What the task asks: Convert the data below into a JSON list of strings, one string per line, skipping blank lines and leaving out the picture lines.
** Begin Input for this task **
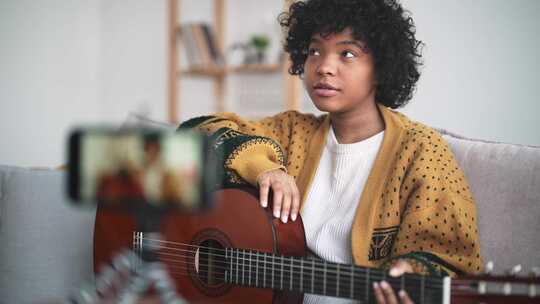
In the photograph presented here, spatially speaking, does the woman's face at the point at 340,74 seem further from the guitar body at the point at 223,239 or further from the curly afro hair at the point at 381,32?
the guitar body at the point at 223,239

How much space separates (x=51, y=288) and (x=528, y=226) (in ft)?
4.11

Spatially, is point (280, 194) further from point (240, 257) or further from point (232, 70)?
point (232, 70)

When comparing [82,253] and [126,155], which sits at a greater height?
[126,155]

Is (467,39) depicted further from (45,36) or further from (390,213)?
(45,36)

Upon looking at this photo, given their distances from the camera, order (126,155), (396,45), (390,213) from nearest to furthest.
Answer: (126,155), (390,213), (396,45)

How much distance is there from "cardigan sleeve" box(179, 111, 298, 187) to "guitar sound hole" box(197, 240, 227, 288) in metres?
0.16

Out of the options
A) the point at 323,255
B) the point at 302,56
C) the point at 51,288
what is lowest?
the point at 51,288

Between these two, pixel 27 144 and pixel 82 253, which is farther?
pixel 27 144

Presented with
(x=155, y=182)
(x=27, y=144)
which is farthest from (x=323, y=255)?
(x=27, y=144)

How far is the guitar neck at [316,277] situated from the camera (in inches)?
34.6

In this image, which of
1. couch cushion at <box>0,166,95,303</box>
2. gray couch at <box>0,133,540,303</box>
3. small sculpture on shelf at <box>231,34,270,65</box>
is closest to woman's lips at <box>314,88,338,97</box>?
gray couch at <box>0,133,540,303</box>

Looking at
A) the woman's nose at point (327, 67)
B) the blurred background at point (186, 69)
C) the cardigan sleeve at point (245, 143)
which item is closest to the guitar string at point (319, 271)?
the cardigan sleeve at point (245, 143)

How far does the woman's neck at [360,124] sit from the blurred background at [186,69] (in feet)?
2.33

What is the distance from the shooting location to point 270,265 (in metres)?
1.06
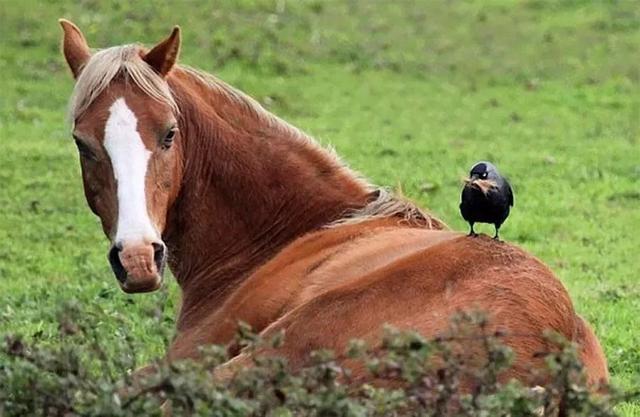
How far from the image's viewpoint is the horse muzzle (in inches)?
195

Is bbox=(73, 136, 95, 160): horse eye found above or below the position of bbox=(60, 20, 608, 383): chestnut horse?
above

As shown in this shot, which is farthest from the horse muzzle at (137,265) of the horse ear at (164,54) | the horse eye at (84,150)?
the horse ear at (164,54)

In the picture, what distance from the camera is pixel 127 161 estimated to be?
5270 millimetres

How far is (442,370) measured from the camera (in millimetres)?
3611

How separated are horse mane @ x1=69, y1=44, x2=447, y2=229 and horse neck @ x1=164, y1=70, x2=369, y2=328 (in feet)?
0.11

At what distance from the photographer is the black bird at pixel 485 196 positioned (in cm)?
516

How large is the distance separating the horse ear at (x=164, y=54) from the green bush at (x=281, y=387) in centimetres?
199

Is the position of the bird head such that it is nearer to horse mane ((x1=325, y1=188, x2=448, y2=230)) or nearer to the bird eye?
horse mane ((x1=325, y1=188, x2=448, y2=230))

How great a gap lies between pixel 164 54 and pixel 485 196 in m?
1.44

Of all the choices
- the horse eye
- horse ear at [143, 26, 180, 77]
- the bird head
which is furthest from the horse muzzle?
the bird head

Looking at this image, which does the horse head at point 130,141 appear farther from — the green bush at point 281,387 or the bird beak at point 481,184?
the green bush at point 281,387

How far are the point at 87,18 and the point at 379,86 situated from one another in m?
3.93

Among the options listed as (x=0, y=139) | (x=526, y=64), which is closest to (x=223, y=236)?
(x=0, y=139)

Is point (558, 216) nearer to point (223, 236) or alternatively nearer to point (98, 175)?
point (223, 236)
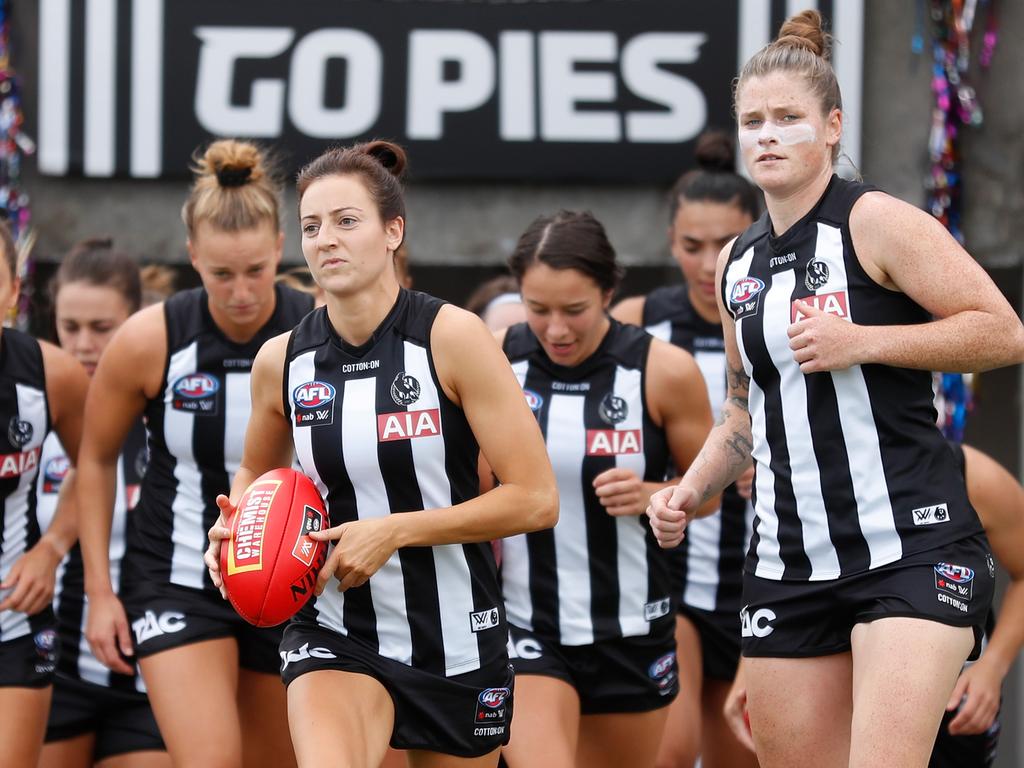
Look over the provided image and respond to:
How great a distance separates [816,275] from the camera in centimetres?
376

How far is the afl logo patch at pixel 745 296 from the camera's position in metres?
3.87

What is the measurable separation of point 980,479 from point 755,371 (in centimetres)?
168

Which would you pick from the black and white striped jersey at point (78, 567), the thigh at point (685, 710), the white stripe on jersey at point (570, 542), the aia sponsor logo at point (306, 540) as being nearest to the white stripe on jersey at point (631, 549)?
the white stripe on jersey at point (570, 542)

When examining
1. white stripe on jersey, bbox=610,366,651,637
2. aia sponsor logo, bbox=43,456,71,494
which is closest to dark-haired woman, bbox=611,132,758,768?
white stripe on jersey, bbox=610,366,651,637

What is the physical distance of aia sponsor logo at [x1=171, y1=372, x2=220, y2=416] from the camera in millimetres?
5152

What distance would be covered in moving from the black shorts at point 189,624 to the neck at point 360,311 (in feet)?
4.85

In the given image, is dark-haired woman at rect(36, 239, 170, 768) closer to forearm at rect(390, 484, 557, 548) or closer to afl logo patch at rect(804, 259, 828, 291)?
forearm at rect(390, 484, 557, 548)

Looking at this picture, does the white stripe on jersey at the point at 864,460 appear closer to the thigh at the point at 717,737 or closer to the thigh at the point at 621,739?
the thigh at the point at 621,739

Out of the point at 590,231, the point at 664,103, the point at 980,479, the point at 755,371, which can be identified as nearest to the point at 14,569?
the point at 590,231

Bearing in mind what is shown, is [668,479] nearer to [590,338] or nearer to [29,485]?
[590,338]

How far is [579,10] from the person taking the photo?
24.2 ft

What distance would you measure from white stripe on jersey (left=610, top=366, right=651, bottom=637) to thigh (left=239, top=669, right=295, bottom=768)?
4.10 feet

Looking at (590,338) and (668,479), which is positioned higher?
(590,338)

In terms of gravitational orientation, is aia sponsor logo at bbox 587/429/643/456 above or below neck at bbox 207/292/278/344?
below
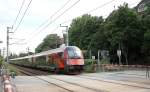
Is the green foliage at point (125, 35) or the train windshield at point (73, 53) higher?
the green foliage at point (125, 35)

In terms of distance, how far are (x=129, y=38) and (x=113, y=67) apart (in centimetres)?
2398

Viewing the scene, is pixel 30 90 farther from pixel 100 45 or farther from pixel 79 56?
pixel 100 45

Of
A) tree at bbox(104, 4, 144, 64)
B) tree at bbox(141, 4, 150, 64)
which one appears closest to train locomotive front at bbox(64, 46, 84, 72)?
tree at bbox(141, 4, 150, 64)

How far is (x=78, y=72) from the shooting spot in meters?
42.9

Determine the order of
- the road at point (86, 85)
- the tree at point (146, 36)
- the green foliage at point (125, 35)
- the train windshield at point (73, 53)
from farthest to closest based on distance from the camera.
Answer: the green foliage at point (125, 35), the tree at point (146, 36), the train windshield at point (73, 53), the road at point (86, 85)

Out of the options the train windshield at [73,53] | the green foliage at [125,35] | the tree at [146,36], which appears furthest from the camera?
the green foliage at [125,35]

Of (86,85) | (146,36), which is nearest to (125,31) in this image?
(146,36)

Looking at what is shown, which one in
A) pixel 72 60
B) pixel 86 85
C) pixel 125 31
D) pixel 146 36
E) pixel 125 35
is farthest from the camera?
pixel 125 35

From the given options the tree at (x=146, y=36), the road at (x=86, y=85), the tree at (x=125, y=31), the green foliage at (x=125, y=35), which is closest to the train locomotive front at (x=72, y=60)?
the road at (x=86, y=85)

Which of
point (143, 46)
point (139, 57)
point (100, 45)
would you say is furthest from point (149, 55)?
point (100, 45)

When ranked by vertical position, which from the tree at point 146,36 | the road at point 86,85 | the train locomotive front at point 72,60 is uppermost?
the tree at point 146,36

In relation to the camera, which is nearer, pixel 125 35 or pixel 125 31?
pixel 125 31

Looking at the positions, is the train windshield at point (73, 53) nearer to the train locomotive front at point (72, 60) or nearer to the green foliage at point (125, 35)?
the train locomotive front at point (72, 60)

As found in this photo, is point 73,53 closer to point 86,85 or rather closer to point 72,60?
** End Input for this task **
Answer in full:
[
  "In the photograph presented here, spatially speaking, does the woman's face at the point at 340,74 seem further from the guitar body at the point at 223,239 or further from the curly afro hair at the point at 381,32?",
  "the guitar body at the point at 223,239",
  "How much space separates (x=51, y=288) and (x=528, y=226) (in ft)?",
  "4.11",
  "Spatially, is point (280, 194) further from point (240, 257) or further from point (232, 70)?",
  "point (232, 70)",
  "When comparing [82,253] and [126,155], which sits at a greater height?",
  "[126,155]",
  "Is (467,39) depicted further from (45,36) or further from (390,213)?",
  "(45,36)",
  "Upon looking at this photo, given their distances from the camera, order (126,155), (396,45), (390,213) from nearest to furthest.",
  "Answer: (126,155), (390,213), (396,45)",
  "How much distance is there from \"cardigan sleeve\" box(179, 111, 298, 187) to \"guitar sound hole\" box(197, 240, 227, 288) in metres?",
  "0.16",
  "Out of the options",
  "A) the point at 323,255",
  "B) the point at 302,56",
  "C) the point at 51,288",
  "what is lowest?",
  "the point at 51,288",
  "Between these two, pixel 27 144 and pixel 82 253, which is farther?",
  "pixel 27 144",
  "Presented with",
  "(x=155, y=182)",
  "(x=27, y=144)",
  "which is farthest from (x=323, y=255)?",
  "(x=27, y=144)",
  "How far is the guitar neck at [316,277] situated from the camera (in inches)?",
  "34.6",
  "In this image, which of",
  "1. couch cushion at <box>0,166,95,303</box>",
  "2. gray couch at <box>0,133,540,303</box>",
  "3. small sculpture on shelf at <box>231,34,270,65</box>",
  "is closest to woman's lips at <box>314,88,338,97</box>?",
  "gray couch at <box>0,133,540,303</box>",
  "Looking at",
  "A) the woman's nose at point (327, 67)",
  "B) the blurred background at point (186, 69)",
  "C) the cardigan sleeve at point (245, 143)",
  "which item is closest to the guitar string at point (319, 271)?",
  "the cardigan sleeve at point (245, 143)",
  "How far does the woman's neck at [360,124] sit from the blurred background at [186,69] (in feet)?",
  "2.33",
  "What is the distance from the shooting location to point 270,265 (in metres)?",
  "1.06",
  "How far from the image's viewpoint is the horse muzzle (in inches)?",
  "195",
  "Is bbox=(73, 136, 95, 160): horse eye found above or below the position of bbox=(60, 20, 608, 383): chestnut horse?",
  "above",
  "As shown in this shot, which is farthest from the horse muzzle at (137,265) of the horse ear at (164,54) | the horse eye at (84,150)?",
  "the horse ear at (164,54)",
  "In the picture, what distance from the camera is pixel 127 161 estimated to be?",
  "5270 millimetres",
  "How far is (442,370) measured from the camera (in millimetres)?",
  "3611",
  "How separated are horse mane @ x1=69, y1=44, x2=447, y2=229 and horse neck @ x1=164, y1=70, x2=369, y2=328 (in feet)?",
  "0.11",
  "At what distance from the photographer is the black bird at pixel 485 196 positioned (in cm)?",
  "516",
  "How large is the distance separating the horse ear at (x=164, y=54) from the green bush at (x=281, y=387) in centimetres?",
  "199",
  "Is the position of the bird head such that it is nearer to horse mane ((x1=325, y1=188, x2=448, y2=230)) or nearer to the bird eye?",
  "horse mane ((x1=325, y1=188, x2=448, y2=230))",
  "How great a gap lies between pixel 164 54 and pixel 485 196 in m?",
  "1.44",
  "Of all the choices",
  "- the horse eye",
  "- horse ear at [143, 26, 180, 77]",
  "- the bird head",
  "which is furthest from the horse muzzle?",
  "the bird head",
  "Looking at this image, which does the horse head at point 130,141 appear farther from — the green bush at point 281,387 or the bird beak at point 481,184?",
  "the green bush at point 281,387",
  "How far are the point at 87,18 and the point at 379,86 situated from one another in m?",
  "3.93",
  "Among the options listed as (x=0, y=139) | (x=526, y=64), which is closest to (x=223, y=236)?",
  "(x=0, y=139)",
  "Is point (558, 216) nearer to point (223, 236) or alternatively nearer to point (98, 175)?",
  "point (223, 236)",
  "Look over the provided image and respond to:",
  "How great a distance separates [816,275] from the camera in centimetres?",
  "376",
  "How far is the afl logo patch at pixel 745 296 from the camera's position in metres?",
  "3.87",
  "What is the measurable separation of point 980,479 from point 755,371 (in centimetres)?",
  "168",
  "Which would you pick from the black and white striped jersey at point (78, 567), the thigh at point (685, 710), the white stripe on jersey at point (570, 542), the aia sponsor logo at point (306, 540) as being nearest to the white stripe on jersey at point (631, 549)?",
  "the white stripe on jersey at point (570, 542)",
  "When examining",
  "1. white stripe on jersey, bbox=610,366,651,637",
  "2. aia sponsor logo, bbox=43,456,71,494",
  "which is closest to dark-haired woman, bbox=611,132,758,768?",
  "white stripe on jersey, bbox=610,366,651,637",
  "What is the physical distance of aia sponsor logo at [x1=171, y1=372, x2=220, y2=416] from the camera in millimetres?",
  "5152",
  "What distance would be covered in moving from the black shorts at point 189,624 to the neck at point 360,311 (in feet)?",
  "4.85",
  "In the given image, is dark-haired woman at rect(36, 239, 170, 768) closer to forearm at rect(390, 484, 557, 548) or closer to afl logo patch at rect(804, 259, 828, 291)?",
  "forearm at rect(390, 484, 557, 548)",
  "Looking at this picture, does the white stripe on jersey at the point at 864,460 appear closer to the thigh at the point at 717,737 or closer to the thigh at the point at 621,739?",
  "the thigh at the point at 621,739",
  "Out of the point at 590,231, the point at 664,103, the point at 980,479, the point at 755,371, which can be identified as nearest to the point at 14,569?",
  "the point at 590,231",
  "Bearing in mind what is shown, is [668,479] nearer to [590,338] or nearer to [29,485]?",
  "[590,338]",
  "How far is [579,10] from the person taking the photo?",
  "24.2 ft",
  "What distance would you measure from white stripe on jersey (left=610, top=366, right=651, bottom=637) to thigh (left=239, top=669, right=295, bottom=768)?",
  "4.10 feet",
  "Looking at (590,338) and (668,479), which is positioned higher?",
  "(590,338)",
  "In terms of gravitational orientation, is aia sponsor logo at bbox 587/429/643/456 above or below neck at bbox 207/292/278/344?",
  "below",
  "Is the green foliage at point (125, 35) or the train windshield at point (73, 53) higher?",
  "the green foliage at point (125, 35)",
  "In terms of distance, how far are (x=129, y=38) and (x=113, y=67) apart (in centimetres)?",
  "2398",
  "Viewing the scene, is pixel 30 90 farther from pixel 100 45 or farther from pixel 79 56?",
  "pixel 100 45",
  "Of",
  "A) tree at bbox(104, 4, 144, 64)",
  "B) tree at bbox(141, 4, 150, 64)",
  "which one appears closest to train locomotive front at bbox(64, 46, 84, 72)?",
  "tree at bbox(141, 4, 150, 64)",
  "How far is (x=78, y=72) from the shooting spot in meters?",
  "42.9",
  "Determine the order of",
  "- the road at point (86, 85)",
  "- the tree at point (146, 36)",
  "- the green foliage at point (125, 35)",
  "- the train windshield at point (73, 53)",
  "from farthest to closest based on distance from the camera.",
  "Answer: the green foliage at point (125, 35), the tree at point (146, 36), the train windshield at point (73, 53), the road at point (86, 85)",
  "Out of the options the train windshield at [73,53] | the green foliage at [125,35] | the tree at [146,36], which appears furthest from the camera?",
  "the green foliage at [125,35]",
  "Of (86,85) | (146,36), which is nearest to (125,31) in this image?",
  "(146,36)",
  "Looking at what is shown, which one in",
  "A) pixel 72 60",
  "B) pixel 86 85",
  "C) pixel 125 31",
  "D) pixel 146 36",
  "E) pixel 125 35",
  "is farthest from the camera?",
  "pixel 125 35",
  "From the given options the tree at (x=146, y=36), the road at (x=86, y=85), the tree at (x=125, y=31), the green foliage at (x=125, y=35), which is closest to the train locomotive front at (x=72, y=60)?",
  "the road at (x=86, y=85)",
  "Which of",
  "point (143, 46)",
  "point (139, 57)",
  "point (100, 45)",
  "would you say is furthest from point (149, 55)?",
  "point (100, 45)",
  "When ranked by vertical position, which from the tree at point 146,36 | the road at point 86,85 | the train locomotive front at point 72,60 is uppermost?",
  "the tree at point 146,36",
  "In relation to the camera, which is nearer, pixel 125 35 or pixel 125 31?",
  "pixel 125 31",
  "Looking at the positions, is the train windshield at point (73, 53) nearer to the train locomotive front at point (72, 60) or nearer to the green foliage at point (125, 35)?",
  "the train locomotive front at point (72, 60)",
  "As found in this photo, is point 73,53 closer to point 86,85 or rather closer to point 72,60?"
]